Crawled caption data
::::

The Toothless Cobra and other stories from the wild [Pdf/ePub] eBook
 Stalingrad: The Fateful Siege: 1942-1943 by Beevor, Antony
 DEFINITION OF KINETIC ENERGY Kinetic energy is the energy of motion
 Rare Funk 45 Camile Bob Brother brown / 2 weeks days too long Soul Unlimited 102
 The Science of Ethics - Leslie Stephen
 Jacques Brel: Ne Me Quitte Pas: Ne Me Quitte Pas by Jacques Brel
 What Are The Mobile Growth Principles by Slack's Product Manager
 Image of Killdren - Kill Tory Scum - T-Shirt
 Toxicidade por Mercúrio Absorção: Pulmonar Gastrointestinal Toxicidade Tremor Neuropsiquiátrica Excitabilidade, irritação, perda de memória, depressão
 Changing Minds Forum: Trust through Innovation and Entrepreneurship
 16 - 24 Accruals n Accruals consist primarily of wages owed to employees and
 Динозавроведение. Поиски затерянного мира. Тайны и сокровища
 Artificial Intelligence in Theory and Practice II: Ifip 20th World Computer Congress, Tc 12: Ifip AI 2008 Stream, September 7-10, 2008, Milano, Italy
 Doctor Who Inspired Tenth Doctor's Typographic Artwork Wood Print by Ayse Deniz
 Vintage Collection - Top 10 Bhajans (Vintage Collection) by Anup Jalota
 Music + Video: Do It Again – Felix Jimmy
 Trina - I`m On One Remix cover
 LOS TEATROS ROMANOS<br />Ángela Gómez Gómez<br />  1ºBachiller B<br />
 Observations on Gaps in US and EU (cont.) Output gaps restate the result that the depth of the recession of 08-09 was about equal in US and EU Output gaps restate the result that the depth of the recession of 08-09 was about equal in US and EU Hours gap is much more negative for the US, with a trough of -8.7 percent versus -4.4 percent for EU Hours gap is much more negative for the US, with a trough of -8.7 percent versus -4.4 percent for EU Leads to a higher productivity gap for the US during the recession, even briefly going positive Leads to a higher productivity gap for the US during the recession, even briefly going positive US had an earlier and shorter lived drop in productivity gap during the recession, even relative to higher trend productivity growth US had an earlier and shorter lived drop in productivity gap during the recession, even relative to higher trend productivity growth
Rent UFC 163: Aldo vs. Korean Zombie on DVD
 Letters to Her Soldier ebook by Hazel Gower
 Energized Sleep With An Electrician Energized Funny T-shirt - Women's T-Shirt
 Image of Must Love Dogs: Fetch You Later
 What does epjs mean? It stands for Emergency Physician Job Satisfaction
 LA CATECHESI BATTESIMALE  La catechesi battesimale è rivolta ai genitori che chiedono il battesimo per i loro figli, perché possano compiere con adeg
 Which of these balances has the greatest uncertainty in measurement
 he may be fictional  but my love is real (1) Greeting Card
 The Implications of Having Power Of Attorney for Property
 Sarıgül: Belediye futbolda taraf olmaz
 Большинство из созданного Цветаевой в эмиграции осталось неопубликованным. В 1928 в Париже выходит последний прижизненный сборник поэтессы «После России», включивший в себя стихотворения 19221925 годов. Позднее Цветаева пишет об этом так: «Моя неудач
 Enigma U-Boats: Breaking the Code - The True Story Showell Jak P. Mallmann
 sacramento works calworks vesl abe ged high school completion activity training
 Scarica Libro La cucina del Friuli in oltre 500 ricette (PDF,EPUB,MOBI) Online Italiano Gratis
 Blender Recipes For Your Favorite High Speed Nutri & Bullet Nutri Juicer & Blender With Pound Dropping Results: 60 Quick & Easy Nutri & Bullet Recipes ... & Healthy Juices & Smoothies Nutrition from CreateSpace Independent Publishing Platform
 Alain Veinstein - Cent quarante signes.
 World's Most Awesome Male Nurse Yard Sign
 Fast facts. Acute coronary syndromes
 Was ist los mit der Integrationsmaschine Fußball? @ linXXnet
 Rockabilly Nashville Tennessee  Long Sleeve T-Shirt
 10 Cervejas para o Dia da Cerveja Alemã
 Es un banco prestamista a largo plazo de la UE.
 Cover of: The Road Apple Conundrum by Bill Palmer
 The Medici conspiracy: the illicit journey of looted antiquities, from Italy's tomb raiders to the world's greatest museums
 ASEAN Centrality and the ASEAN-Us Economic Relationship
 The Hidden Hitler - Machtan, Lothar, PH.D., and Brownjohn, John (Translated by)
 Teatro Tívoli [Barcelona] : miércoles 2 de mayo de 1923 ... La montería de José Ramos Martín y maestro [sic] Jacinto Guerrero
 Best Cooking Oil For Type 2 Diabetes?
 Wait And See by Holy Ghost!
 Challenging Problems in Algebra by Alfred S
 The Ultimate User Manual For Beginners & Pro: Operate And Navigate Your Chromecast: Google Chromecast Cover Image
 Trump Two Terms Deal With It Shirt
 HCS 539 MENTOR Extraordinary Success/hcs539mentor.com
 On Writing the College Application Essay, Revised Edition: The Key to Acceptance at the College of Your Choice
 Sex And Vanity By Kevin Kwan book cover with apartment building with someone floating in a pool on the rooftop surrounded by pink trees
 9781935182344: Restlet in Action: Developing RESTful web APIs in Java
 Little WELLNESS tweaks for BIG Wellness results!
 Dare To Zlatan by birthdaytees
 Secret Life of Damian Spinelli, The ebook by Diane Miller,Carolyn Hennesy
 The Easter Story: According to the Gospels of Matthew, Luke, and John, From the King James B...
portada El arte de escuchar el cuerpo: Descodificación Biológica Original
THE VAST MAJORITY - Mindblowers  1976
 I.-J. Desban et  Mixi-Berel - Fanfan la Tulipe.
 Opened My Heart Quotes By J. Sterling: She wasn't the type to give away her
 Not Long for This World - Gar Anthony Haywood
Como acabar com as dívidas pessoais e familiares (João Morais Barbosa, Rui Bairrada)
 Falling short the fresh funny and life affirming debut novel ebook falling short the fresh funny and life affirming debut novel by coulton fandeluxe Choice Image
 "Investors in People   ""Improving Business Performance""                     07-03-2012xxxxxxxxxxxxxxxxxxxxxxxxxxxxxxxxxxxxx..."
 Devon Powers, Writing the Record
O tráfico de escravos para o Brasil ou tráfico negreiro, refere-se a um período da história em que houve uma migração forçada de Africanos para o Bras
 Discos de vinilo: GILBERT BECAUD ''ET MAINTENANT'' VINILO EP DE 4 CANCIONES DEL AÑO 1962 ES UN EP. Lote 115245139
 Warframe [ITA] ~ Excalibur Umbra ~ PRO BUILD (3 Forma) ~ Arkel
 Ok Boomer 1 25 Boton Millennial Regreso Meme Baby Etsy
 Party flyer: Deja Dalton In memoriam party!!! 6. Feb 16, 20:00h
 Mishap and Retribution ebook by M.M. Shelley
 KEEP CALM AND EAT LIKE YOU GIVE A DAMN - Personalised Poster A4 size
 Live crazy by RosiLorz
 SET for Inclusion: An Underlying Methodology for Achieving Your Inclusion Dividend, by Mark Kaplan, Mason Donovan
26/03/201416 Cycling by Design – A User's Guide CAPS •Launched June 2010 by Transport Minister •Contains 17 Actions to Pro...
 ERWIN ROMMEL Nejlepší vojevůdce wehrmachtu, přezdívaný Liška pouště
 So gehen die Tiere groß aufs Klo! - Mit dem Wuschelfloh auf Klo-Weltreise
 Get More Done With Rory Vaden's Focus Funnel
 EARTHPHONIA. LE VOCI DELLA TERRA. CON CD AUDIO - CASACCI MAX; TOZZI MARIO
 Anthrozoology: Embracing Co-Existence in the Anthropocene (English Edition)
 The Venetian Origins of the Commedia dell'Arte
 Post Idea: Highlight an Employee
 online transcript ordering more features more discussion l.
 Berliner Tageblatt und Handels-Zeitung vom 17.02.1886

::::

> **WORK ORDER**:
Look back at the entries above. Retype the line with "ASEAN Centrality and", the line with "Sex And Vanity", and all lines in between.

> **FINISHED TASK**:
 ASEAN Centrality and the ASEAN-Us Economic Relationship
 The Hidden Hitler - Machtan, Lothar, PH.D., and Brownjohn, John (Translated by)
 Teatro Tívoli [Barcelona] : miércoles 2 de mayo de 1923 ... La montería de José Ramos Martín y maestro [sic] Jacinto Guerrero
 Best Cooking Oil For Type 2 Diabetes?
 Wait And See by Holy Ghost!
 Challenging Problems in Algebra by Alfred S
 The Ultimate User Manual For Beginners & Pro: Operate And Navigate Your Chromecast: Google Chromecast Cover Image
 Trump Two Terms Deal With It Shirt
 HCS 539 MENTOR Extraordinary Success/hcs539mentor.com
 On Writing the College Application Essay, Revised Edition: The Key to Acceptance at the College of Your Choice
 Sex And Vanity By Kevin Kwan book cover with apartment building with someone floating in a pool on the rooftop surrounded by pink trees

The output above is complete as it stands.